• _DOCUMENT PASSAGE_:
begin

Uncle Al and Aunt Marge, however, didn’t fall for that routine. I should emphasize that it was Aunt Marge who didn’t fall for it. Uncle Al was basically a piece of furniture that got moved around within the various rooms of Aunt Marge’s life. She had no intention of being set adrift atop an ice floe of old folks. Rather than sit and watch the golden years passing by the outer fringe of the New Jersey Pine Barrens, Aunt Marge, with Uncle Al in tow, went and bought herself a small hotel in Miami Beach.
Everyone thought they were making a mistake because neither had a lick of experience in the hotel business, but Aunt Marge had never failed at anything. Moreover, she had an incentive that no one knew about. Don’t tell anyone, but she was way older than her presumed age of 62.
Picture Mrs. Howell from the TV show “Gilligan’s Island.” Take away any trace of stuffy silliness, but add, instead, a case of Cutty Sark and a carton of Camel cigarettes, and you’ve got the general idea.
Marge was tall, slim, and still beautiful despite her secret antiquity, but she could out-drink any frat boy, and she could smoke a pack of Camels faster than any off-target drone strike.
She owned a ton of expensive jewelry, bet heavily on the ponies via a bookie who eventually went missing in Pompano Beach, and she drank the hard stuff. One would assume that Aunt Marge knew that if death was going to reach out for anyone, she’d be on the short list. With that in mind, she high-tailed it down to Miami and started a new career.
I’m going to skip ahead here and make note that Aunt Marge had more than her fair share of provenance and historical importance. Sadly, her accomplishments seem to have been overlooked by the passage of time or perhaps forever hidden because of her intensely private nature. In fact, even when I was about 12 or 13, I was the only person she fully trusted. I know this to be true because, between my drink deliveries, she would tell me so. It’s not unusual for someone to spill their guts to their bartender – even if he’s a little kid.

end

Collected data

begin

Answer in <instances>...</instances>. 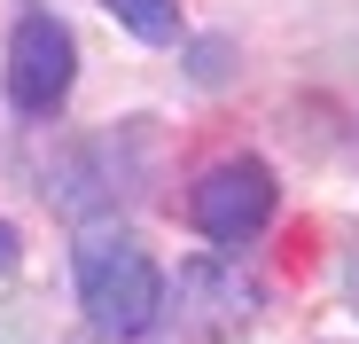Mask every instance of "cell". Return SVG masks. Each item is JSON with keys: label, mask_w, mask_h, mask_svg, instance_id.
I'll use <instances>...</instances> for the list:
<instances>
[{"label": "cell", "mask_w": 359, "mask_h": 344, "mask_svg": "<svg viewBox=\"0 0 359 344\" xmlns=\"http://www.w3.org/2000/svg\"><path fill=\"white\" fill-rule=\"evenodd\" d=\"M79 305H86V329L102 344H133L156 329L164 274L133 235H86L79 243Z\"/></svg>", "instance_id": "obj_1"}, {"label": "cell", "mask_w": 359, "mask_h": 344, "mask_svg": "<svg viewBox=\"0 0 359 344\" xmlns=\"http://www.w3.org/2000/svg\"><path fill=\"white\" fill-rule=\"evenodd\" d=\"M71 86H79V47H71V32L55 24V16H16V32H8V102L24 110V118H55V110L71 102Z\"/></svg>", "instance_id": "obj_4"}, {"label": "cell", "mask_w": 359, "mask_h": 344, "mask_svg": "<svg viewBox=\"0 0 359 344\" xmlns=\"http://www.w3.org/2000/svg\"><path fill=\"white\" fill-rule=\"evenodd\" d=\"M16 251H24V243H16V227L0 219V274H16Z\"/></svg>", "instance_id": "obj_6"}, {"label": "cell", "mask_w": 359, "mask_h": 344, "mask_svg": "<svg viewBox=\"0 0 359 344\" xmlns=\"http://www.w3.org/2000/svg\"><path fill=\"white\" fill-rule=\"evenodd\" d=\"M102 8L126 24L133 39H149V47H172L180 39V0H102Z\"/></svg>", "instance_id": "obj_5"}, {"label": "cell", "mask_w": 359, "mask_h": 344, "mask_svg": "<svg viewBox=\"0 0 359 344\" xmlns=\"http://www.w3.org/2000/svg\"><path fill=\"white\" fill-rule=\"evenodd\" d=\"M258 321V282L226 258H188L156 305V344H234Z\"/></svg>", "instance_id": "obj_2"}, {"label": "cell", "mask_w": 359, "mask_h": 344, "mask_svg": "<svg viewBox=\"0 0 359 344\" xmlns=\"http://www.w3.org/2000/svg\"><path fill=\"white\" fill-rule=\"evenodd\" d=\"M273 204H281L273 164H258V157H226V164H211L203 180L188 188V227H196L203 243H250L258 227L273 219Z\"/></svg>", "instance_id": "obj_3"}, {"label": "cell", "mask_w": 359, "mask_h": 344, "mask_svg": "<svg viewBox=\"0 0 359 344\" xmlns=\"http://www.w3.org/2000/svg\"><path fill=\"white\" fill-rule=\"evenodd\" d=\"M344 290H351V313H359V251H351V266H344Z\"/></svg>", "instance_id": "obj_7"}]
</instances>
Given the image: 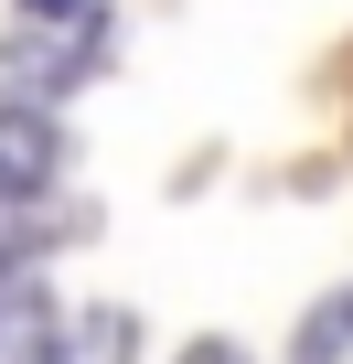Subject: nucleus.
I'll use <instances>...</instances> for the list:
<instances>
[{"instance_id": "obj_1", "label": "nucleus", "mask_w": 353, "mask_h": 364, "mask_svg": "<svg viewBox=\"0 0 353 364\" xmlns=\"http://www.w3.org/2000/svg\"><path fill=\"white\" fill-rule=\"evenodd\" d=\"M54 118L43 107H0V204H33L43 182H54Z\"/></svg>"}, {"instance_id": "obj_2", "label": "nucleus", "mask_w": 353, "mask_h": 364, "mask_svg": "<svg viewBox=\"0 0 353 364\" xmlns=\"http://www.w3.org/2000/svg\"><path fill=\"white\" fill-rule=\"evenodd\" d=\"M54 300L33 289V279H11V289H0V364H54Z\"/></svg>"}, {"instance_id": "obj_3", "label": "nucleus", "mask_w": 353, "mask_h": 364, "mask_svg": "<svg viewBox=\"0 0 353 364\" xmlns=\"http://www.w3.org/2000/svg\"><path fill=\"white\" fill-rule=\"evenodd\" d=\"M54 364H129V311H86L75 343H54Z\"/></svg>"}, {"instance_id": "obj_4", "label": "nucleus", "mask_w": 353, "mask_h": 364, "mask_svg": "<svg viewBox=\"0 0 353 364\" xmlns=\"http://www.w3.org/2000/svg\"><path fill=\"white\" fill-rule=\"evenodd\" d=\"M22 22H65V33H97V0H22Z\"/></svg>"}, {"instance_id": "obj_5", "label": "nucleus", "mask_w": 353, "mask_h": 364, "mask_svg": "<svg viewBox=\"0 0 353 364\" xmlns=\"http://www.w3.org/2000/svg\"><path fill=\"white\" fill-rule=\"evenodd\" d=\"M183 364H246V353H236V343H193Z\"/></svg>"}]
</instances>
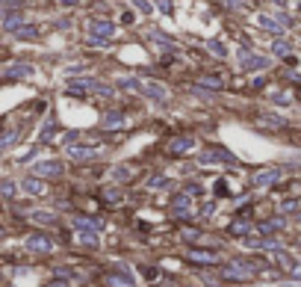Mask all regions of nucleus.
<instances>
[{
  "instance_id": "obj_6",
  "label": "nucleus",
  "mask_w": 301,
  "mask_h": 287,
  "mask_svg": "<svg viewBox=\"0 0 301 287\" xmlns=\"http://www.w3.org/2000/svg\"><path fill=\"white\" fill-rule=\"evenodd\" d=\"M189 145H192V142H189V139H177V142H174V145H171V151H186V148H189Z\"/></svg>"
},
{
  "instance_id": "obj_1",
  "label": "nucleus",
  "mask_w": 301,
  "mask_h": 287,
  "mask_svg": "<svg viewBox=\"0 0 301 287\" xmlns=\"http://www.w3.org/2000/svg\"><path fill=\"white\" fill-rule=\"evenodd\" d=\"M142 89H145V92H148V95H154V98H157V101H166V98H168V92H166V89H163V86H154V83H145V86H142Z\"/></svg>"
},
{
  "instance_id": "obj_5",
  "label": "nucleus",
  "mask_w": 301,
  "mask_h": 287,
  "mask_svg": "<svg viewBox=\"0 0 301 287\" xmlns=\"http://www.w3.org/2000/svg\"><path fill=\"white\" fill-rule=\"evenodd\" d=\"M189 258H192V261H201V264H210V261H213L210 252H189Z\"/></svg>"
},
{
  "instance_id": "obj_3",
  "label": "nucleus",
  "mask_w": 301,
  "mask_h": 287,
  "mask_svg": "<svg viewBox=\"0 0 301 287\" xmlns=\"http://www.w3.org/2000/svg\"><path fill=\"white\" fill-rule=\"evenodd\" d=\"M35 172H39V175H56L59 166L56 163H42V166H35Z\"/></svg>"
},
{
  "instance_id": "obj_4",
  "label": "nucleus",
  "mask_w": 301,
  "mask_h": 287,
  "mask_svg": "<svg viewBox=\"0 0 301 287\" xmlns=\"http://www.w3.org/2000/svg\"><path fill=\"white\" fill-rule=\"evenodd\" d=\"M68 154H71V157H92L95 148H68Z\"/></svg>"
},
{
  "instance_id": "obj_2",
  "label": "nucleus",
  "mask_w": 301,
  "mask_h": 287,
  "mask_svg": "<svg viewBox=\"0 0 301 287\" xmlns=\"http://www.w3.org/2000/svg\"><path fill=\"white\" fill-rule=\"evenodd\" d=\"M92 33H98V36H103V39H109V36H112V24H106V21H95V24H92Z\"/></svg>"
},
{
  "instance_id": "obj_7",
  "label": "nucleus",
  "mask_w": 301,
  "mask_h": 287,
  "mask_svg": "<svg viewBox=\"0 0 301 287\" xmlns=\"http://www.w3.org/2000/svg\"><path fill=\"white\" fill-rule=\"evenodd\" d=\"M24 187H27V190H33V193H42V190H45V187H42L39 181H27Z\"/></svg>"
}]
</instances>
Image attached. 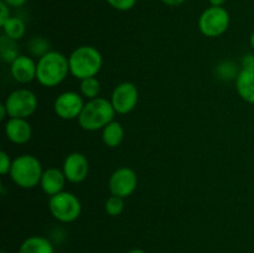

end

• _WRITTEN TASK_: Duplicate the passage about Aunt Marge, taking everything from "She owned a" down to "a new career.".

• _TASK ANSWER_:
She owned a ton of expensive jewelry, bet heavily on the ponies via a bookie who eventually went missing in Pompano Beach, and she drank the hard stuff. One would assume that Aunt Marge knew that if death was going to reach out for anyone, she’d be on the short list. With that in mind, she high-tailed it down to Miami and started a new career.